Les trois accusés poursuivis en Cour criminelle intermédiaire pour complot dans l’affaire Denis Fine – à savoir Christophe Jérôme Legrand, Patrick Steeve Prinslet Serret et Sada Curpen – ont comparu aujourd’hui devant le magistrat Vijay Appadoo dans le cadre de la motion logée par Me Neelkanth Dulloo contestant la teneur des déclarations de son client, Christophe Legrand, consignées à la police. Mais le “ruling” attendu ce matin a été renvoyé au 15 septembre.

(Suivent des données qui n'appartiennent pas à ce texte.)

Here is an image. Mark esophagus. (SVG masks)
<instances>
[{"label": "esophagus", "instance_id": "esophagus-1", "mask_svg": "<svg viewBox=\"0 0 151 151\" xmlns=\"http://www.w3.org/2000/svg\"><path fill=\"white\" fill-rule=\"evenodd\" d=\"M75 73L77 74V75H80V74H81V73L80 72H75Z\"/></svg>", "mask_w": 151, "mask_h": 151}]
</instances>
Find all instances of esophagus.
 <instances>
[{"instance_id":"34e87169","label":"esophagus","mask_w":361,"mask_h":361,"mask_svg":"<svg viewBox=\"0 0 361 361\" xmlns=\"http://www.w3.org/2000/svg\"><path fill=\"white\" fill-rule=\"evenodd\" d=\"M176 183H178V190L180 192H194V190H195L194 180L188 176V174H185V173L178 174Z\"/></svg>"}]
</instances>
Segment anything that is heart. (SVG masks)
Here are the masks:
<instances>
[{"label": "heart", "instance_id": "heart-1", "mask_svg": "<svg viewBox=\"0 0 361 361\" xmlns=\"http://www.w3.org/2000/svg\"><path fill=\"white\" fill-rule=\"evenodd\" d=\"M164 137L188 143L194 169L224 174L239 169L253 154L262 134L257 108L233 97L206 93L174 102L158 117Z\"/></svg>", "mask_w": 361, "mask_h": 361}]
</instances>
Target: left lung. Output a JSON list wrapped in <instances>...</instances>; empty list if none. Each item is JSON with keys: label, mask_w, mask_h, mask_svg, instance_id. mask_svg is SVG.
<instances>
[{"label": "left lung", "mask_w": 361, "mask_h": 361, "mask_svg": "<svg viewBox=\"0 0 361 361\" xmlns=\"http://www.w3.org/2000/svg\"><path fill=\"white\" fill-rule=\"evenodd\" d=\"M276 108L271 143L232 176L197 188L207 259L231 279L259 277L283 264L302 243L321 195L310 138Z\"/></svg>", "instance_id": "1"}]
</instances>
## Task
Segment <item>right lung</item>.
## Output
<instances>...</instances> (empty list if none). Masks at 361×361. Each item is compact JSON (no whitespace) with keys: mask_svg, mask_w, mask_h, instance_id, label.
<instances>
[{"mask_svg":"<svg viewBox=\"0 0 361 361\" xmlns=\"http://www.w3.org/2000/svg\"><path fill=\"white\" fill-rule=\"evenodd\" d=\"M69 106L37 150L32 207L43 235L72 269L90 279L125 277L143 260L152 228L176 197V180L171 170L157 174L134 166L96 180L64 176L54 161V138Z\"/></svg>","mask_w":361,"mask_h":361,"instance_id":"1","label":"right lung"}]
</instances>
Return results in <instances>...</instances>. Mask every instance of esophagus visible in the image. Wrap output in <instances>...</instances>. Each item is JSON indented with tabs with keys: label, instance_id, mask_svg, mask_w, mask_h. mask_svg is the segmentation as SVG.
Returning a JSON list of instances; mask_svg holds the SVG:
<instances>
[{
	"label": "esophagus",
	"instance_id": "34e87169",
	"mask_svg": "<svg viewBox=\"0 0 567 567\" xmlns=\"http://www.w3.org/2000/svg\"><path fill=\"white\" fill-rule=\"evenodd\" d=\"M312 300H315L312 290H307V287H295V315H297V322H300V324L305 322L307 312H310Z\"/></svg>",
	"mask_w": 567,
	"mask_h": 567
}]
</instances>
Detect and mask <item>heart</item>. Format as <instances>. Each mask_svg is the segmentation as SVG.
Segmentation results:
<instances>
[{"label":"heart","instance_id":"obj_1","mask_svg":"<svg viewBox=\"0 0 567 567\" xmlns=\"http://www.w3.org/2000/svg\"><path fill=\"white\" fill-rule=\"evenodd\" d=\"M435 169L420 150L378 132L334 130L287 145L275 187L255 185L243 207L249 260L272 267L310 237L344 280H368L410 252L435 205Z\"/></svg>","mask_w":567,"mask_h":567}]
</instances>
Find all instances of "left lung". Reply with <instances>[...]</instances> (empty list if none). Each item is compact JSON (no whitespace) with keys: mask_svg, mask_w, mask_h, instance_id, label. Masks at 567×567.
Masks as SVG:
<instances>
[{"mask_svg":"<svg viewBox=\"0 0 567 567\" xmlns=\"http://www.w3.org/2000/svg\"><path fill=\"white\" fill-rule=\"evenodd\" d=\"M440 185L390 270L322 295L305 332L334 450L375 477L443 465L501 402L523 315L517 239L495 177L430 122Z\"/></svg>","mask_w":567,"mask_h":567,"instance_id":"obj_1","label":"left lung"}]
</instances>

Cette motion de “voir dire” logée par Me Neelkant Dulloo vient contester la manière dont aurait agi la police lors de l’enquête. En 2012, Christophe Legrand avait fait savoir à la Cour que ses sept dépositions n’avaient pas été données de son propre gré. Il avait déclaré devant la magistrate Maryse Panglose-Cala avoir été malmené par les officiers de la Major Crime Investigation Team (MCIT). L’accusé avait soutenu qu’il n’avait pas été informé de ses droits constitutionnels et que les enquêteurs l’avaient menacé. Lors d’une précédente audition, les officiers de cette brigade avaient tous nié avoir eu recours à la violence. L’ancien ACP Yousouf Soopun devait par ailleurs indiquer que Christophe Legrand avait informé la police qu’il était le cousin de la victime Denis Fine et qu’il était venu de son plein gré afin de donner sa version. Legrand avait lui clamé son innocence, soutenant qu’il avait été malmené par les policiers le jour de son arrestation. L’accusé devait parler de « chantage » fait par la police afin qu’il signe des documents dont il ne connaissait pas la teneur. Un témoin, Louis Gino robertson, alias Batman, avait confirmé que Legrand avait été tabassé par des officiers car il avait été arrêté le même jour.
Rappelons que Patrick Steeve Prinslet Serret, alias Polocco, Sada Curpen et Christophe Jérôme Legrand sont désormais poursuivis sous une charge réduite de “conspiracy to do harm to another person”, sous l’article 109 de la Criminal Code (Supplementary) Act.